My mother was right out there with her sexism.  She even harshly scolded me at age 16 for pumping gas at a near-by gas station.

“You were seen in broad daylight pumping gas!  A lady does not pump gas.” 

However, I found the Feminine Mystique by Betty Friedan in my parents’ library and I secretly wrested it off the shelf and read it with a flashlight under the covers of my bed.  Years later when she was in her 70s, I confronted my mother with all this information and she got embarrassed. 

She’d become quite liberated by then.  She came to pump her own gas and I caught her one day fixing the spring on her garage door. 

In college, I did some studies on the Middle Ages.  I was fascinated by feudal society plus the terrifying tragedy of the bubonic plague. 

The plague killed one-third of Europe, meaning 25 million people.  That could happen to us today with the coronavirus, although people are very reluctant to believe it.

In my lifetime, we in our greater society have never experienced anything like a pandemic and a plague.  The Middle Ages has seemed so long ago; so way far in the past.  Primitive.  

I thought of it as almost the Stone Ages, something we moderns with our advanced technology and powerful field of medicine could never be touched by.
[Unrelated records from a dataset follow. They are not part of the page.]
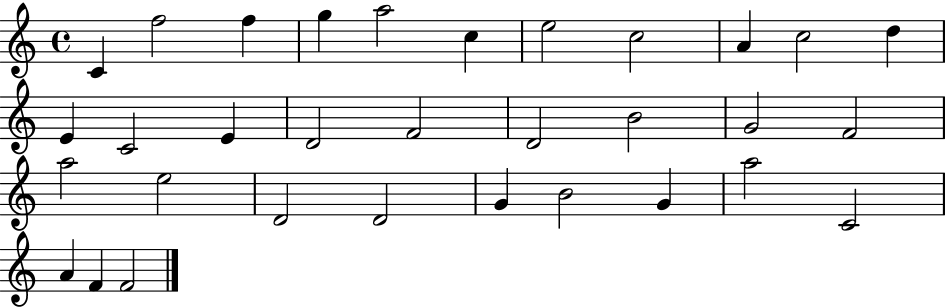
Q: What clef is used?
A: treble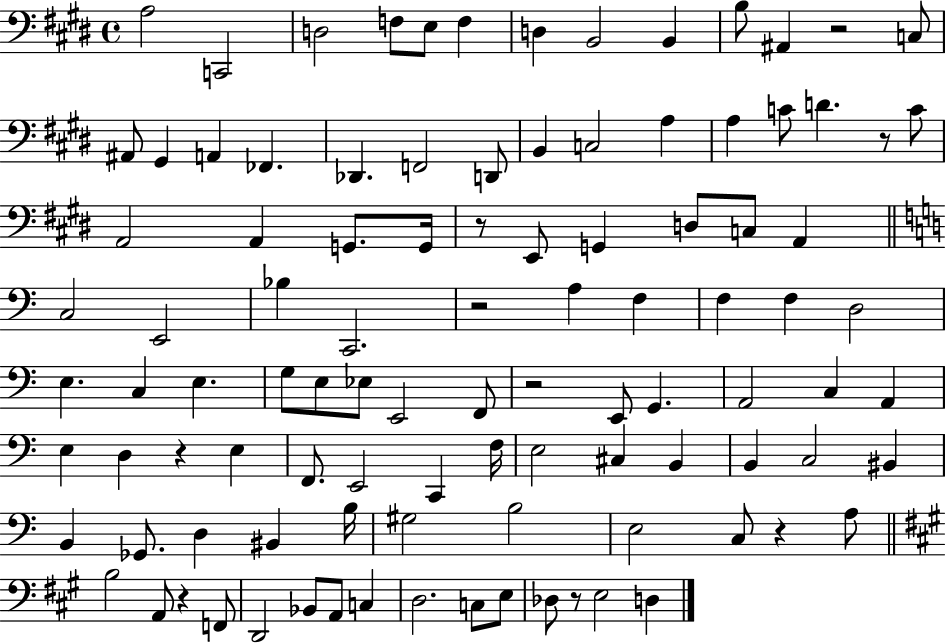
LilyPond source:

{
  \clef bass
  \time 4/4
  \defaultTimeSignature
  \key e \major
  a2 c,2 | d2 f8 e8 f4 | d4 b,2 b,4 | b8 ais,4 r2 c8 | \break ais,8 gis,4 a,4 fes,4. | des,4. f,2 d,8 | b,4 c2 a4 | a4 c'8 d'4. r8 c'8 | \break a,2 a,4 g,8. g,16 | r8 e,8 g,4 d8 c8 a,4 | \bar "||" \break \key a \minor c2 e,2 | bes4 c,2. | r2 a4 f4 | f4 f4 d2 | \break e4. c4 e4. | g8 e8 ees8 e,2 f,8 | r2 e,8 g,4. | a,2 c4 a,4 | \break e4 d4 r4 e4 | f,8. e,2 c,4 f16 | e2 cis4 b,4 | b,4 c2 bis,4 | \break b,4 ges,8. d4 bis,4 b16 | gis2 b2 | e2 c8 r4 a8 | \bar "||" \break \key a \major b2 a,8 r4 f,8 | d,2 bes,8 a,8 c4 | d2. c8 e8 | des8 r8 e2 d4 | \break \bar "|."
}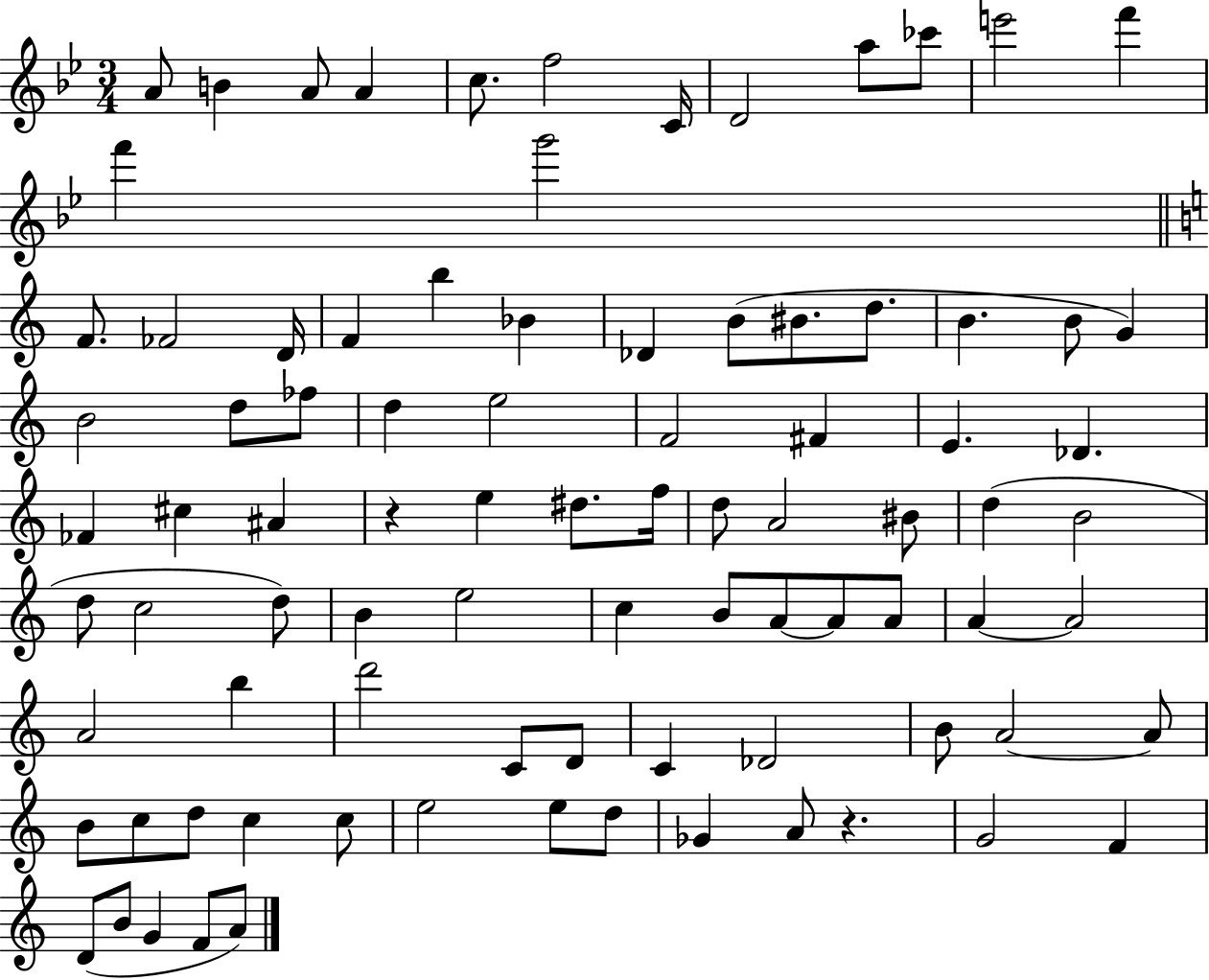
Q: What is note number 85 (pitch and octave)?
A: F4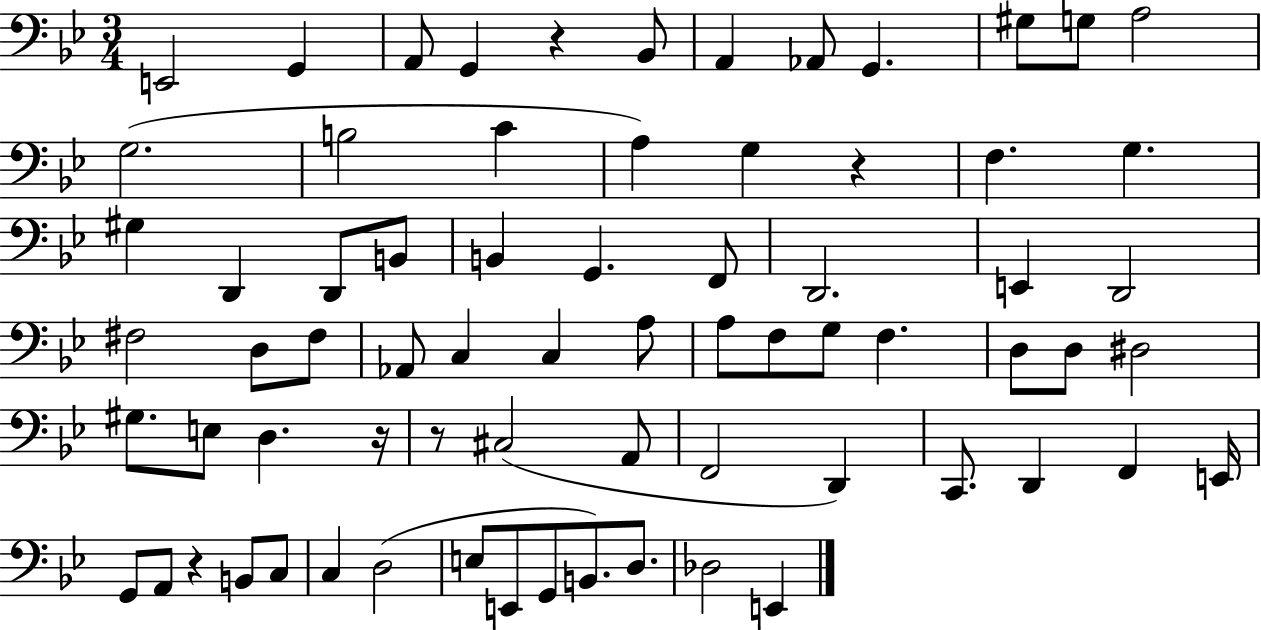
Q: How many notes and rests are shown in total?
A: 71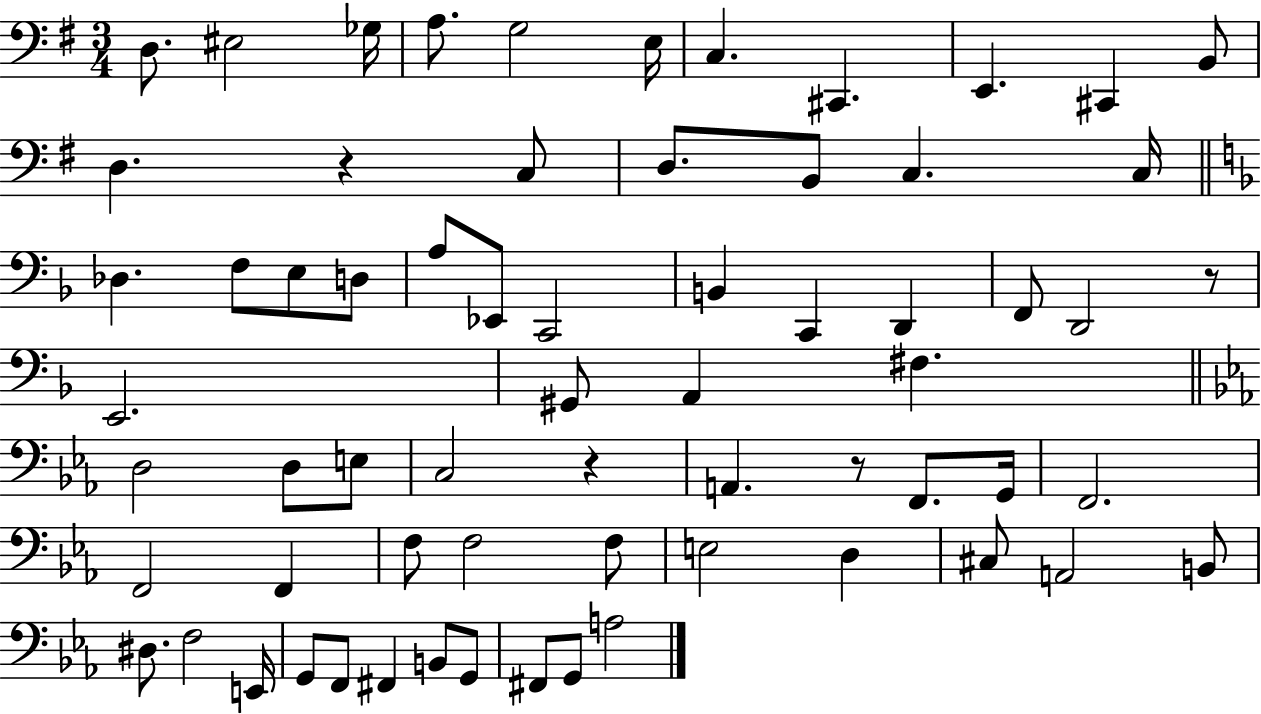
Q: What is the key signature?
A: G major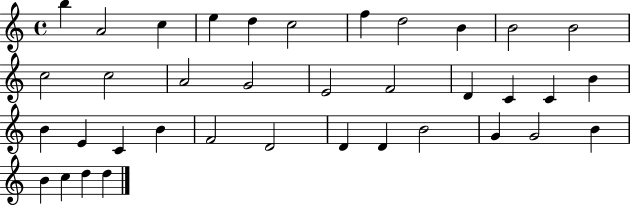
{
  \clef treble
  \time 4/4
  \defaultTimeSignature
  \key c \major
  b''4 a'2 c''4 | e''4 d''4 c''2 | f''4 d''2 b'4 | b'2 b'2 | \break c''2 c''2 | a'2 g'2 | e'2 f'2 | d'4 c'4 c'4 b'4 | \break b'4 e'4 c'4 b'4 | f'2 d'2 | d'4 d'4 b'2 | g'4 g'2 b'4 | \break b'4 c''4 d''4 d''4 | \bar "|."
}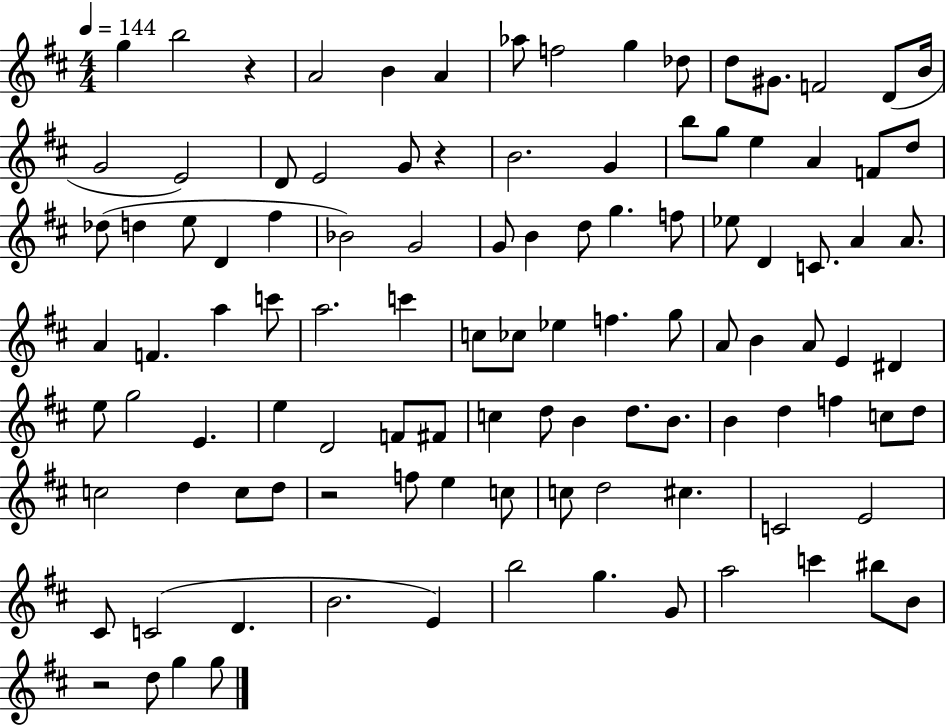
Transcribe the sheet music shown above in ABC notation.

X:1
T:Untitled
M:4/4
L:1/4
K:D
g b2 z A2 B A _a/2 f2 g _d/2 d/2 ^G/2 F2 D/2 B/4 G2 E2 D/2 E2 G/2 z B2 G b/2 g/2 e A F/2 d/2 _d/2 d e/2 D ^f _B2 G2 G/2 B d/2 g f/2 _e/2 D C/2 A A/2 A F a c'/2 a2 c' c/2 _c/2 _e f g/2 A/2 B A/2 E ^D e/2 g2 E e D2 F/2 ^F/2 c d/2 B d/2 B/2 B d f c/2 d/2 c2 d c/2 d/2 z2 f/2 e c/2 c/2 d2 ^c C2 E2 ^C/2 C2 D B2 E b2 g G/2 a2 c' ^b/2 B/2 z2 d/2 g g/2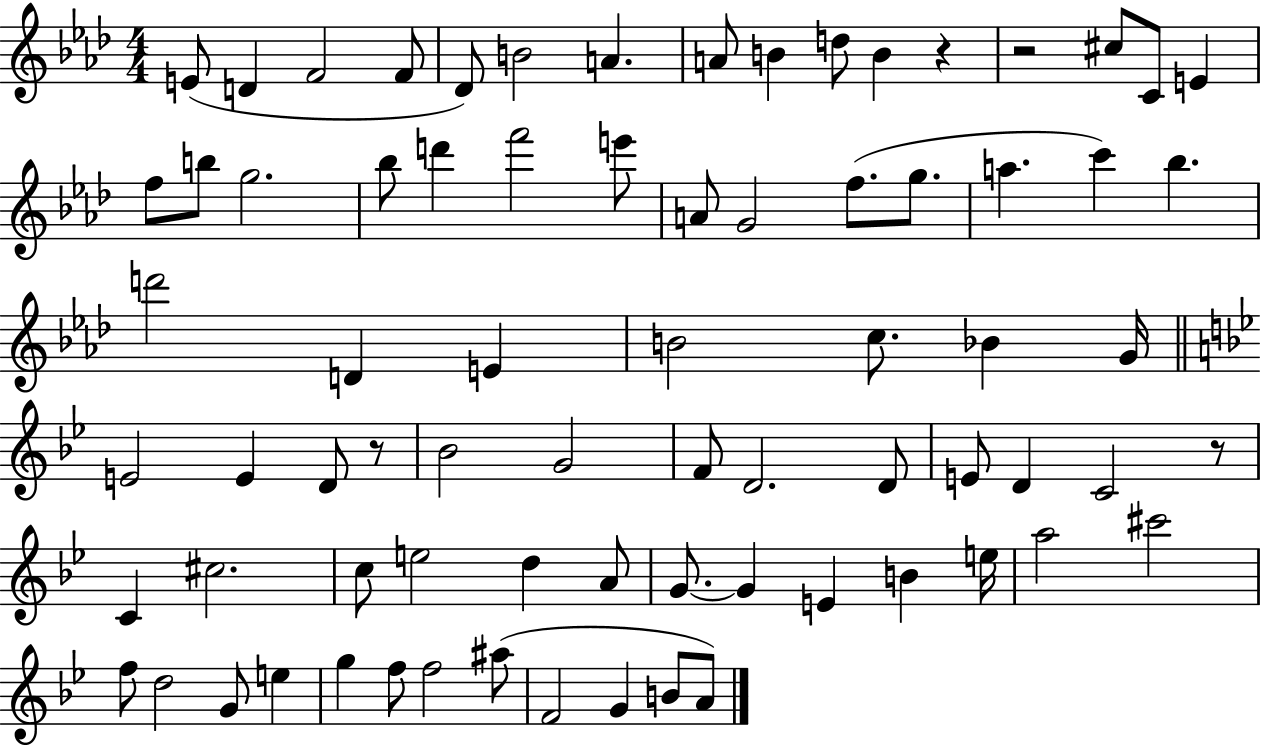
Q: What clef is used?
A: treble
But it’s here.  We could be wiped out.  We could die.  We are mere mortals; even today in the year of our Lord 2020.

The plague was eradicated in the fourteenth century as a pandemic through quarantining.  Boundaries were drawn, and people inside a quarantine did not step outside the lines and vice versa.  Outsiders brought food and goods to the boundaries and coins were placed generally on rocks as payment.

We are using these same strategies today.  So, get your mask on.  Shelter in place.  Work hard from home.  Exercise social distancing.  And pray.